GESTELLTE AUFGABE |
Erläutern Sie anhand des vorliegenden Textes, weshalb Bogdanow 1918 die Einladung ausschlug, sich an der neuen Sowjetregierung zu beteiligen.

VORLIEGENDER TEXT |
┌────────

Als das zaristische Regime im Februar 1917 zusammenbrach, hoffte Bogdanow auf das Entstehen einer neuen demokratischen Ordnung in Russland. Bei den Bolschewiki sah er dieselben autoritären Merkmale, die auch den Zarismus charakterisierten. Aus Bogdanows Sicht konnte nur eine »Kulturrevolution« Abhilfe schaffen – eine Bewegung, die der russischen Gesellschaft zumindest Demokratie beibringen würde.
Bogdanow lehnte 1918 die Einladung ab, sich an der neuen Sowjetregierung zu beteiligen. Er sah sie als zu autoritär an und bescheinigte ihr einen Mangel an »genossenschaftlicher Kooperation«. Nichtsdestotrotz leistete er 1921 einen wichtigen Beitrag zum sowjetischen System, indem er die Prinzipien der sowjetischen Wirtschaftsplanung formulierte.

└────────

ANGEZEIGTE DATENSÄTZE |

┌────────

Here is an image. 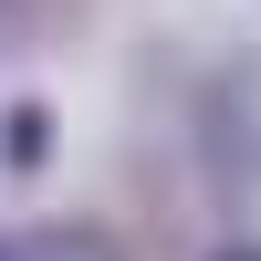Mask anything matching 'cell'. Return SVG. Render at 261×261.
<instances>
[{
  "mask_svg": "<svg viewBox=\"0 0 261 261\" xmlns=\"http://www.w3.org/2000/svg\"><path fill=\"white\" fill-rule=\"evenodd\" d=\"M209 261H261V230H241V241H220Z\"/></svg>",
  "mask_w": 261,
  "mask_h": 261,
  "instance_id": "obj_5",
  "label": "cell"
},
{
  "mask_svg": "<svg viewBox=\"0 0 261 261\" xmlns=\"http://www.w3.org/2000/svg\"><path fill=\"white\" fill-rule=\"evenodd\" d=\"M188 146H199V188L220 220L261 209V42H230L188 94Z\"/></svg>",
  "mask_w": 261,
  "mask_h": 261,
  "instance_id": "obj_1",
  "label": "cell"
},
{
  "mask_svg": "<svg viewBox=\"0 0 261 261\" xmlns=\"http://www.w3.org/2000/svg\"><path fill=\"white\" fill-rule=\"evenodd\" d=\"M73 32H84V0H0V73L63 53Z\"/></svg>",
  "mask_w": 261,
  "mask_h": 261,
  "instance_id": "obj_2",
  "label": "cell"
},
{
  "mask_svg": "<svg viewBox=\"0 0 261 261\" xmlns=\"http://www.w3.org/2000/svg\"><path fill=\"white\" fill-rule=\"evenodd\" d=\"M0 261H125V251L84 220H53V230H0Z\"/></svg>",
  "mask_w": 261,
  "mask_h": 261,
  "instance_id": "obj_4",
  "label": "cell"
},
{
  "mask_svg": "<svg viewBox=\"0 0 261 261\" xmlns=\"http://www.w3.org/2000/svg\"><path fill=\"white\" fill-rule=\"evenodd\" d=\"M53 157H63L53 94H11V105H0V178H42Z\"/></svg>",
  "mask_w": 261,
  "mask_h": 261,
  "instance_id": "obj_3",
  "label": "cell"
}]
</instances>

└────────
┌────────

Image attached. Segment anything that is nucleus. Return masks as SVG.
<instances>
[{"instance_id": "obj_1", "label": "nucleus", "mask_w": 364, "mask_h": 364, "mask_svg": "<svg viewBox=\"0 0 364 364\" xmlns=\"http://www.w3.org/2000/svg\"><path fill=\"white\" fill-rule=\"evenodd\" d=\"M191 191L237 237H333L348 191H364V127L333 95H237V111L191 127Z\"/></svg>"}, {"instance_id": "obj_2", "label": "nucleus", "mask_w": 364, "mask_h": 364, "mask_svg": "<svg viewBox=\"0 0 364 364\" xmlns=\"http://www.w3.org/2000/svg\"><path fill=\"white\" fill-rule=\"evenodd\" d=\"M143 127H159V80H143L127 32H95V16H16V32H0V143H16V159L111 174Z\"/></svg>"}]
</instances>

└────────
┌────────

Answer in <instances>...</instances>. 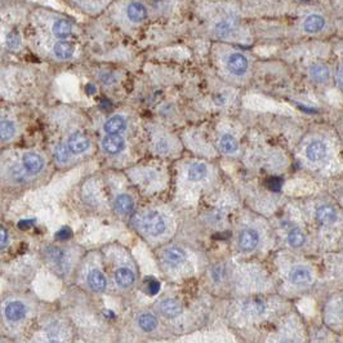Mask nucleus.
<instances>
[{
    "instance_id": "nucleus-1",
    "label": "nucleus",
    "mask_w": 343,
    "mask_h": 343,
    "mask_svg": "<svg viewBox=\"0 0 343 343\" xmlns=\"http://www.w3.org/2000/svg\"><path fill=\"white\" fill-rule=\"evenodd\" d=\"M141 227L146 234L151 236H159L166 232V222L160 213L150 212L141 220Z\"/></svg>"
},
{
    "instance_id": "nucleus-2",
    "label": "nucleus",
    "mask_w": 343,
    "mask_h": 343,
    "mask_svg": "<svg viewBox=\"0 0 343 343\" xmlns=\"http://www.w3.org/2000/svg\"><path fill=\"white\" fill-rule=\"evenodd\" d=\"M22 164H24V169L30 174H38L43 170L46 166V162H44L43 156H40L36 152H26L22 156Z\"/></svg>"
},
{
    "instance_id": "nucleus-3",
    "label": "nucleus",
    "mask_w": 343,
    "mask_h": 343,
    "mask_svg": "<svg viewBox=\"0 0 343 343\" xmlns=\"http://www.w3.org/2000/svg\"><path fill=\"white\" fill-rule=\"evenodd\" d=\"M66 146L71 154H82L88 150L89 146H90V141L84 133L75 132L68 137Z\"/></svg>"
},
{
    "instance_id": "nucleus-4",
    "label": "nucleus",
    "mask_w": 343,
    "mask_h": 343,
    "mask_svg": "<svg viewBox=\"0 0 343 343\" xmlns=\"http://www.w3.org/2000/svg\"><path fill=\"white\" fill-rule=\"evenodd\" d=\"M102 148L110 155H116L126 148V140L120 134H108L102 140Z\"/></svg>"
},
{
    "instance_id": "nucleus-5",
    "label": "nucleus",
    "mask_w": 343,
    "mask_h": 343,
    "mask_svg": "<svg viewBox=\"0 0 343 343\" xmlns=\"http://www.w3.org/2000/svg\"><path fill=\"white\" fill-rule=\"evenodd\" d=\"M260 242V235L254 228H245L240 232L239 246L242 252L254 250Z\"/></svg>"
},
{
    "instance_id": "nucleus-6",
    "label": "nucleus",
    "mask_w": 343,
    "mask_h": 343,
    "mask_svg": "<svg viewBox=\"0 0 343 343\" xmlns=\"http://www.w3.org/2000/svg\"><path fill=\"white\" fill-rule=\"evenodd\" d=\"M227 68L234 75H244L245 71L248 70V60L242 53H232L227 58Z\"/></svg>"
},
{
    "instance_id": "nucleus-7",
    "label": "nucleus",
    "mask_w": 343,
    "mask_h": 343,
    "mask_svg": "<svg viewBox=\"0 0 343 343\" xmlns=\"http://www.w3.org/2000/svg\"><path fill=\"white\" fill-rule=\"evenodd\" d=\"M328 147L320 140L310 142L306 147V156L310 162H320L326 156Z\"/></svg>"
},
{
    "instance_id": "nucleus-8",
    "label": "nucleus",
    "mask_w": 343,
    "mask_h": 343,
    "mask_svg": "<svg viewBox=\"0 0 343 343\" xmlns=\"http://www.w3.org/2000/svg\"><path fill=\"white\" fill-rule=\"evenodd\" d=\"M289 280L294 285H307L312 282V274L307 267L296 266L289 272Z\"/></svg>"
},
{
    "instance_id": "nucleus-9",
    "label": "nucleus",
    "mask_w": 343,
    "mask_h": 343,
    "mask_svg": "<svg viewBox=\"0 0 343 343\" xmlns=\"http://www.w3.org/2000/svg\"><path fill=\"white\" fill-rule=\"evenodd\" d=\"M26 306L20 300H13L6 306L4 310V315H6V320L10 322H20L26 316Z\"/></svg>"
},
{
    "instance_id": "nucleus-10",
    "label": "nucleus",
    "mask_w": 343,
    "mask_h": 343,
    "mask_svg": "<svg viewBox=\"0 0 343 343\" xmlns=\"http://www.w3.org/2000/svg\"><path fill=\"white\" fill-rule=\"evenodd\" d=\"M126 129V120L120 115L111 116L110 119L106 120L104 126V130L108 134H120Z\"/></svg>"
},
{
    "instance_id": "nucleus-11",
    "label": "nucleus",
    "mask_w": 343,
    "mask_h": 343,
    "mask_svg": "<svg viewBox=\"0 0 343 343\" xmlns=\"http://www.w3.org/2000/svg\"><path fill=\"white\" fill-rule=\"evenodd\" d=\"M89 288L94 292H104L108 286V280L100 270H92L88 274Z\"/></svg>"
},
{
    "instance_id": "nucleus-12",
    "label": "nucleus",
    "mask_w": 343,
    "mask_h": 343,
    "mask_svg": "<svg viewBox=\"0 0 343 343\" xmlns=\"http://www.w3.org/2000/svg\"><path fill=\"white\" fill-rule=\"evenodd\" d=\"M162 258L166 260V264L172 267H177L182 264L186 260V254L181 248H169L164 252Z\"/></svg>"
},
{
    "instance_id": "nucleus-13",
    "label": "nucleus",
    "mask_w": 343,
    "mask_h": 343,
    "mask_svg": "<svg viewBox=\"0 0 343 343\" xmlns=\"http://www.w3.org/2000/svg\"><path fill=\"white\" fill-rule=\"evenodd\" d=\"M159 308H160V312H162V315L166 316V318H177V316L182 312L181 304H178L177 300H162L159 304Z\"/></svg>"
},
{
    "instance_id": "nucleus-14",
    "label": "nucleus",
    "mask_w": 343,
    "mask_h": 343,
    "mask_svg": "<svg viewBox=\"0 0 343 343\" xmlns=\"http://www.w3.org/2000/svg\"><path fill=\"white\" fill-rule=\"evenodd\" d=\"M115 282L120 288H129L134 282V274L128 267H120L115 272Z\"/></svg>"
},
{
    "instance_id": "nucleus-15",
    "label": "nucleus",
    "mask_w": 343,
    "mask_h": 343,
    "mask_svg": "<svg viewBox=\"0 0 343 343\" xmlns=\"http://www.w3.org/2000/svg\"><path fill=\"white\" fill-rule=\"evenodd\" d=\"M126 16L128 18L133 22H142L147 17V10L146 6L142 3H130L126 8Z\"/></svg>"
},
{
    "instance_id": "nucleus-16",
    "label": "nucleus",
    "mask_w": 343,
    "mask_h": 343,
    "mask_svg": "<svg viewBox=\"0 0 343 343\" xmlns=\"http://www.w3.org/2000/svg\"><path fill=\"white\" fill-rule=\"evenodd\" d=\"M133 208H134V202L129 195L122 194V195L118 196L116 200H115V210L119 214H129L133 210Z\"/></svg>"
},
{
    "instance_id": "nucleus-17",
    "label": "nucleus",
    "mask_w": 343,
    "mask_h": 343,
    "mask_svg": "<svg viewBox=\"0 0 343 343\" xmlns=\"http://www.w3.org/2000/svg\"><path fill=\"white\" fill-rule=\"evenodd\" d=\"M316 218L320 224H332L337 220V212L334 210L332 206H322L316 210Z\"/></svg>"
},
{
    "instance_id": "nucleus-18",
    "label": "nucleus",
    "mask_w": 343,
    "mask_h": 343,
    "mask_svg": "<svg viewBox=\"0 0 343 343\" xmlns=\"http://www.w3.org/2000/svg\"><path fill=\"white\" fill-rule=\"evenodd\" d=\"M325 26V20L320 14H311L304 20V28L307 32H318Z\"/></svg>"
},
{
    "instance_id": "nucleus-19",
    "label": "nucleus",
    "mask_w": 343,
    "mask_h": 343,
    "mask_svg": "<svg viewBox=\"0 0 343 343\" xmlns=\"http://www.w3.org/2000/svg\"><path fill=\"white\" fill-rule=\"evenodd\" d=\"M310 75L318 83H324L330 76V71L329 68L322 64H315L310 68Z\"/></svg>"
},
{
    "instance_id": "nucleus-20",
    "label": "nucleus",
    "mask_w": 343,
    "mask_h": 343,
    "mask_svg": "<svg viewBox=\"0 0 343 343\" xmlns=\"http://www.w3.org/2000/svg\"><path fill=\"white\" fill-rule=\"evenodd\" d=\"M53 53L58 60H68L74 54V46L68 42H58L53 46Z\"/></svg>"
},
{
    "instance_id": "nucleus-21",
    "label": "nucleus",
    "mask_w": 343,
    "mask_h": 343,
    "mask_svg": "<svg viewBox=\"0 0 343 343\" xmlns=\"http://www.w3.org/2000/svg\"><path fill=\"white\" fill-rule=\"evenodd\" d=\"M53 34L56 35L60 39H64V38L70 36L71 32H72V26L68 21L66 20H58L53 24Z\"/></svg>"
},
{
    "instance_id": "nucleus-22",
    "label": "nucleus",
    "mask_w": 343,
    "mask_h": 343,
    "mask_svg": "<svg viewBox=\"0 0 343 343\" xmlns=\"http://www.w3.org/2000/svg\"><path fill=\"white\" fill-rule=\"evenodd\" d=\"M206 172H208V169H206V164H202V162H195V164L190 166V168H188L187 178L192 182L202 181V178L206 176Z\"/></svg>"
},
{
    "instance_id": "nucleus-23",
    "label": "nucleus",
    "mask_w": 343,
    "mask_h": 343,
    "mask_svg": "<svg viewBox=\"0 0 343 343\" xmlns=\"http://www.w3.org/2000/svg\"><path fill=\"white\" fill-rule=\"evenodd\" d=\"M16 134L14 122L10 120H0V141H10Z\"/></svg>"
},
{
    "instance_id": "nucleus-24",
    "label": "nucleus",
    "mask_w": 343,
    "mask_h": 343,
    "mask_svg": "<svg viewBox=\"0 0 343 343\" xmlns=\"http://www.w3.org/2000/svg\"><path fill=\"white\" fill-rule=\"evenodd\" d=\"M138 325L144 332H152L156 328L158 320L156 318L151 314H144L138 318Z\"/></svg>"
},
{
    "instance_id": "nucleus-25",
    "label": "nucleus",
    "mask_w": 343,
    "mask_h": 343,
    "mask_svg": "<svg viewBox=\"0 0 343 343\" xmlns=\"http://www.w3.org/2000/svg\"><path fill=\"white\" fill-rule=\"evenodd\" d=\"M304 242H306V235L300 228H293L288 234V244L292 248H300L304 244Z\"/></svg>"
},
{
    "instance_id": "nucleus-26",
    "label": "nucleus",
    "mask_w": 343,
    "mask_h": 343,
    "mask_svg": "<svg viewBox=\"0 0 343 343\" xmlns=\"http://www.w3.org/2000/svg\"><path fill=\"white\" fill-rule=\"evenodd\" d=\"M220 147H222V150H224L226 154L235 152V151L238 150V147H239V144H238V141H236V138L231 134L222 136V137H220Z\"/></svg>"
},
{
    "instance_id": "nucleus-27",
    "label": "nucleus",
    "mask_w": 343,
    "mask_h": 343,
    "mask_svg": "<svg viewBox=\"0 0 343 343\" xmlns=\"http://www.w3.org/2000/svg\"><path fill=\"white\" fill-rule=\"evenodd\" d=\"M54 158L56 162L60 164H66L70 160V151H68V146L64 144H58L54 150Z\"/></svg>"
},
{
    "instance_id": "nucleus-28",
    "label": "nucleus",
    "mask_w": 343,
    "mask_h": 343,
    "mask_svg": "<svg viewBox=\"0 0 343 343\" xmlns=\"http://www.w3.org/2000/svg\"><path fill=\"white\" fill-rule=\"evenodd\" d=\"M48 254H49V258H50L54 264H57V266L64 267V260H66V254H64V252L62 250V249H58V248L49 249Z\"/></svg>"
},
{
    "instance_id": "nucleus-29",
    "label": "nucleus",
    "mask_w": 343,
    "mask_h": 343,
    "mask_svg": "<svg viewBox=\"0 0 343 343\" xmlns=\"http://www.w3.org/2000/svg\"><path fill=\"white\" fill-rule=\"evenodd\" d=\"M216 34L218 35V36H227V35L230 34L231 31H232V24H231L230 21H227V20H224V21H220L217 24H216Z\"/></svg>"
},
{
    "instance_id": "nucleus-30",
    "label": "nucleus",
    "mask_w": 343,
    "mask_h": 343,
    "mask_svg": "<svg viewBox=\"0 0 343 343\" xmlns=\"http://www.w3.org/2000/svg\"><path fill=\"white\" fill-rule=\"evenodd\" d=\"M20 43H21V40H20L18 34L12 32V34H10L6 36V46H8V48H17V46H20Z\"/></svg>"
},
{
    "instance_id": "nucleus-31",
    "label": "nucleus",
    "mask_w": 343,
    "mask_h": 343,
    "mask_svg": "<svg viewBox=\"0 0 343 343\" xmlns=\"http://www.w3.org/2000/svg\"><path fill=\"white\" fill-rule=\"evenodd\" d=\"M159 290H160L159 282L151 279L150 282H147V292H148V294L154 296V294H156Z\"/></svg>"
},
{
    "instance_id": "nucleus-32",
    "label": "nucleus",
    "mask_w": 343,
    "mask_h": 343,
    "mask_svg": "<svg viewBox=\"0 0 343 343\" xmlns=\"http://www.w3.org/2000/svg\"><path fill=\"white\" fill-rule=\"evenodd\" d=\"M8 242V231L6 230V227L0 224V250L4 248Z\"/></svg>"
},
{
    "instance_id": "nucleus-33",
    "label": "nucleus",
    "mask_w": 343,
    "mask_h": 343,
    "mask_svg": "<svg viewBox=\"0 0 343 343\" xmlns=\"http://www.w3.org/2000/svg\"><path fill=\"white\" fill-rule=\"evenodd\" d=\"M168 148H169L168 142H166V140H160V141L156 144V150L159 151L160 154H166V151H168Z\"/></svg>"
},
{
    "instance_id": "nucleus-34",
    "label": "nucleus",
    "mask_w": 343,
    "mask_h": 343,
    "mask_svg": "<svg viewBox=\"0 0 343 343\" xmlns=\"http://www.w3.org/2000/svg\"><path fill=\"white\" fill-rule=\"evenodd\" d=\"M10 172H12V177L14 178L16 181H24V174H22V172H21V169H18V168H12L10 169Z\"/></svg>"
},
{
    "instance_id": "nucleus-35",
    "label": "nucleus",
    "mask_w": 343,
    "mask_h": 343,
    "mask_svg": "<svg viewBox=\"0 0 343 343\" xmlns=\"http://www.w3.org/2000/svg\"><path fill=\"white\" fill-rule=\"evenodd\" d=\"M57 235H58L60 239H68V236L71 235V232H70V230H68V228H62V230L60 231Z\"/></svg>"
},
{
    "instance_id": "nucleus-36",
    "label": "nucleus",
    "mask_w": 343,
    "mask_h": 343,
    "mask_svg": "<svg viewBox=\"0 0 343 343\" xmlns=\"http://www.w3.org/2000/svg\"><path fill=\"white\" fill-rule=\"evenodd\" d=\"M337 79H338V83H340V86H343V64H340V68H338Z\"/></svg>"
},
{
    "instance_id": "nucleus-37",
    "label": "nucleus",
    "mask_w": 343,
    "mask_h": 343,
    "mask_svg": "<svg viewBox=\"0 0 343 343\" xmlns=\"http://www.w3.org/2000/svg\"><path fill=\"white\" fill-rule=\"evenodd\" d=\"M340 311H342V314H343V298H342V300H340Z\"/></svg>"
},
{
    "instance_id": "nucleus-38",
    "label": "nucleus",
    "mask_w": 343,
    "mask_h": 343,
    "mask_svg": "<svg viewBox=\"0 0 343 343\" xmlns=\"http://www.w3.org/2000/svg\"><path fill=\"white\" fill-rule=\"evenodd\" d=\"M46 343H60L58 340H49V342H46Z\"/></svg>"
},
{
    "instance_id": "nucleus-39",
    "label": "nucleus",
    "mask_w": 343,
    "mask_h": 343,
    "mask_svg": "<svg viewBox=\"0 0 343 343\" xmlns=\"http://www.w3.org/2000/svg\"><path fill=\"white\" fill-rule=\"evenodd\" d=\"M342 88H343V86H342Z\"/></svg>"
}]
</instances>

└────────

ERLEDIGTE AUFGABE |
Bogdanow hielt die neue Sowjetregierung für zu autoritär und bescheinigte ihr einen Mangel an »genossenschaftlicher Kooperation«. Aus diesem Grund lehnte er 1918 die Einladung ab, sich an ihr zu beteiligen.